+++ The data +++
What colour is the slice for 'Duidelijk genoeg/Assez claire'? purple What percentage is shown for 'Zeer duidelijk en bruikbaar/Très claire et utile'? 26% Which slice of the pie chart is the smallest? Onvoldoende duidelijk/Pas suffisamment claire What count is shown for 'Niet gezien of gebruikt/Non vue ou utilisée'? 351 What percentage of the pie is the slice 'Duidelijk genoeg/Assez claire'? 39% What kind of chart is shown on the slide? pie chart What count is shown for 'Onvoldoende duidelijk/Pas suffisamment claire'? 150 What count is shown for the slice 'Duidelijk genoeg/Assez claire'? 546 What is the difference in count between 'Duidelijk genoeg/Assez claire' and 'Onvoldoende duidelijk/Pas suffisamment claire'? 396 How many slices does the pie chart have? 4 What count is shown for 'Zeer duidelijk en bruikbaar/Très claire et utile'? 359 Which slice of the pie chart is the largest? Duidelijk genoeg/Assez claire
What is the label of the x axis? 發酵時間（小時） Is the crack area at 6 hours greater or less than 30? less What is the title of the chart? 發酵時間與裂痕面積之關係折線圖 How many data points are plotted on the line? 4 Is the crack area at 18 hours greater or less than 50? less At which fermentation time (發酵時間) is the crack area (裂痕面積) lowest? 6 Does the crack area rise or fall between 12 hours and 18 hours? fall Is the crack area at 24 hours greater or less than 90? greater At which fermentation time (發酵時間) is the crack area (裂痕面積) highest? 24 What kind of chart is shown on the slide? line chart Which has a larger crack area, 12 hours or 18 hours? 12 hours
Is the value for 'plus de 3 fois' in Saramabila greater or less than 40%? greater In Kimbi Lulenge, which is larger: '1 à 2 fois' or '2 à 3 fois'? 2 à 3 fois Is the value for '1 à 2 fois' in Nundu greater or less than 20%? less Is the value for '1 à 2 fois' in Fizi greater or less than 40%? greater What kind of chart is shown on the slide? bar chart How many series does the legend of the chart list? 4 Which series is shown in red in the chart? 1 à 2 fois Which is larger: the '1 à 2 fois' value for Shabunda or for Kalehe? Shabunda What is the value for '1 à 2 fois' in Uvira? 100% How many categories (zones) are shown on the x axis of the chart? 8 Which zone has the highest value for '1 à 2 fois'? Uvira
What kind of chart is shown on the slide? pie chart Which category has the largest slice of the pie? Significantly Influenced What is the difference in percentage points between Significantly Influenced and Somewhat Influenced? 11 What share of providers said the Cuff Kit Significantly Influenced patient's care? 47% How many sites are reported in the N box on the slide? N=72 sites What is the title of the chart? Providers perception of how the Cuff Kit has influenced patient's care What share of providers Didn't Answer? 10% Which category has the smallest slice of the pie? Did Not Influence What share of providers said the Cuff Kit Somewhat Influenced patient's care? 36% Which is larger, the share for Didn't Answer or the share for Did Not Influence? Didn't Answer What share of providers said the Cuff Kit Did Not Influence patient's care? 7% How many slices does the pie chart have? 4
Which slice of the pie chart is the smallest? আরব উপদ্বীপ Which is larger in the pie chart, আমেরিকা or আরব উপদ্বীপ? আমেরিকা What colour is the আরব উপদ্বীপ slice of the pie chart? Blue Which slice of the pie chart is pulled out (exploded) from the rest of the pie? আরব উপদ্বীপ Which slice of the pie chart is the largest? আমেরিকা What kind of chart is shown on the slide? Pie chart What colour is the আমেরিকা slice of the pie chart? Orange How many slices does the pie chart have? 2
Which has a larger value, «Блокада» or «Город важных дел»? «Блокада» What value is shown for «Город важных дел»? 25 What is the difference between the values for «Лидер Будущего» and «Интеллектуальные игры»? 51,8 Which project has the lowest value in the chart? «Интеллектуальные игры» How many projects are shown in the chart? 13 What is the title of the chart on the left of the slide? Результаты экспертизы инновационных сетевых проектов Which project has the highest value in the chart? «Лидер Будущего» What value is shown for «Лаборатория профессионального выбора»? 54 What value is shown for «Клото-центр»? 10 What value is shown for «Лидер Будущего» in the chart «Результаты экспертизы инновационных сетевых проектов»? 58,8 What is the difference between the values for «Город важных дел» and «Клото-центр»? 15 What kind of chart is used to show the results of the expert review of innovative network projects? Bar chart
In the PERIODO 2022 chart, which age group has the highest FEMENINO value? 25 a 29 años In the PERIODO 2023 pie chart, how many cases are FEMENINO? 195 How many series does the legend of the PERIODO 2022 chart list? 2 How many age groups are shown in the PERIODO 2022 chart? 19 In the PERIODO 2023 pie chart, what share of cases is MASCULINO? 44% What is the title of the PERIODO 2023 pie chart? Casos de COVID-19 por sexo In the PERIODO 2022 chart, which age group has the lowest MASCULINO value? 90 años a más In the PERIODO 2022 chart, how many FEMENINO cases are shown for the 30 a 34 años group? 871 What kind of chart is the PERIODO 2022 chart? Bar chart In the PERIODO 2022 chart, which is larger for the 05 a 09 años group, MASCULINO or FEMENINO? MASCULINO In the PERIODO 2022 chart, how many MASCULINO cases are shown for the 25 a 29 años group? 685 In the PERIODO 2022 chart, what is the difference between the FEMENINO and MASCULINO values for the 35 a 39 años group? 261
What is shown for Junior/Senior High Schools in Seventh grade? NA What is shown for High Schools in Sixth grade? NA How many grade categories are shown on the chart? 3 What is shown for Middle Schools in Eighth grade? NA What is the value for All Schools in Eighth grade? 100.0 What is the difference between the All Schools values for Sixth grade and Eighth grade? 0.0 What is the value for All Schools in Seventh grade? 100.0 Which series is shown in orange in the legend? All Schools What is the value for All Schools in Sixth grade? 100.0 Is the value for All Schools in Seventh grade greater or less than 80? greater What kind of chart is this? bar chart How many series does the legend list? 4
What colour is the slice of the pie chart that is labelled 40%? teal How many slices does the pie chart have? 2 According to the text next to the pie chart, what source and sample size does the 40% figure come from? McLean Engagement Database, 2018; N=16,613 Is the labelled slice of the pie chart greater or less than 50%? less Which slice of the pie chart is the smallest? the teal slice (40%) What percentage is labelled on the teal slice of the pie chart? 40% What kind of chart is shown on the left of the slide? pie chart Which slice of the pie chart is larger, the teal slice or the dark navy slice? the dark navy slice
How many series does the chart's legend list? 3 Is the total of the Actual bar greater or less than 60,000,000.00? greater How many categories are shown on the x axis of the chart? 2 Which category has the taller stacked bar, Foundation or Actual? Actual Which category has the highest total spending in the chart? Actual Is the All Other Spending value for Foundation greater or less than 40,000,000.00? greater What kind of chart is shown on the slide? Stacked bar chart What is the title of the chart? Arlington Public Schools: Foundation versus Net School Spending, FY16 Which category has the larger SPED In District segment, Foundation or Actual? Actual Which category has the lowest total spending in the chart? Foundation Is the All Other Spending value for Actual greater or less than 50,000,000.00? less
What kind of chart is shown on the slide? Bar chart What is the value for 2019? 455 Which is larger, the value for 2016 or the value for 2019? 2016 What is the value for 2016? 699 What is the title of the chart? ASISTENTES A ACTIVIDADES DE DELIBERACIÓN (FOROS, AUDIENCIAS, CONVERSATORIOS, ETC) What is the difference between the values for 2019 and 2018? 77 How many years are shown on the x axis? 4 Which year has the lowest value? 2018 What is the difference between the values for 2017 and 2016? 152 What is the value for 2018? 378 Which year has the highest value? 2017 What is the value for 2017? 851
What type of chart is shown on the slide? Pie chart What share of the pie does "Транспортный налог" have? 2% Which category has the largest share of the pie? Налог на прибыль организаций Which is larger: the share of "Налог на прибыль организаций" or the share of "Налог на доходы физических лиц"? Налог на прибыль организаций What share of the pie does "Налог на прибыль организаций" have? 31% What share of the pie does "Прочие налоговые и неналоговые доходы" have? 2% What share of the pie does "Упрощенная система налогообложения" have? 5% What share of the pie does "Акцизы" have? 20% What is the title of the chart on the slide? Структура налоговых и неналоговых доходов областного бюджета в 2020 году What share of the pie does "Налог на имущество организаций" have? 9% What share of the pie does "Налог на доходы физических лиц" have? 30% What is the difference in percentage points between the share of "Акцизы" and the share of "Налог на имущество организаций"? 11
+++
Problem to work on: Reproduce the listing verbatim, starting at its first line and ending with the line containing "What is the label", both included.

Response to the task:
What colour is the slice for 'Duidelijk genoeg/Assez claire'? purple What percentage is shown for 'Zeer duidelijk en bruikbaar/Très claire et utile'? 26% Which slice of the pie chart is the smallest? Onvoldoende duidelijk/Pas suffisamment claire What count is shown for 'Niet gezien of gebruikt/Non vue ou utilisée'? 351 What percentage of the pie is the slice 'Duidelijk genoeg/Assez claire'? 39% What kind of chart is shown on the slide? pie chart What count is shown for 'Onvoldoende duidelijk/Pas suffisamment claire'? 150 What count is shown for the slice 'Duidelijk genoeg/Assez claire'? 546 What is the difference in count between 'Duidelijk genoeg/Assez claire' and 'Onvoldoende duidelijk/Pas suffisamment claire'? 396 How many slices does the pie chart have? 4 What count is shown for 'Zeer duidelijk en bruikbaar/Très claire et utile'? 359 Which slice of the pie chart is the largest? Duidelijk genoeg/Assez claire
What is the label of the x axis? 發酵時間（小時） Is the crack area at 6 hours greater or less than 30? less What is the title of the chart? 發酵時間與裂痕面積之關係折線圖 How many data points are plotted on the line? 4 Is the crack area at 18 hours greater or less than 50? less At which fermentation time (發酵時間) is the crack area (裂痕面積) lowest? 6 Does the crack area rise or fall between 12 hours and 18 hours? fall Is the crack area at 24 hours greater or less than 90? greater At which fermentation time (發酵時間) is the crack area (裂痕面積) highest? 24 What kind of chart is shown on the slide? line chart Which has a larger crack area, 12 hours or 18 hours? 12 hours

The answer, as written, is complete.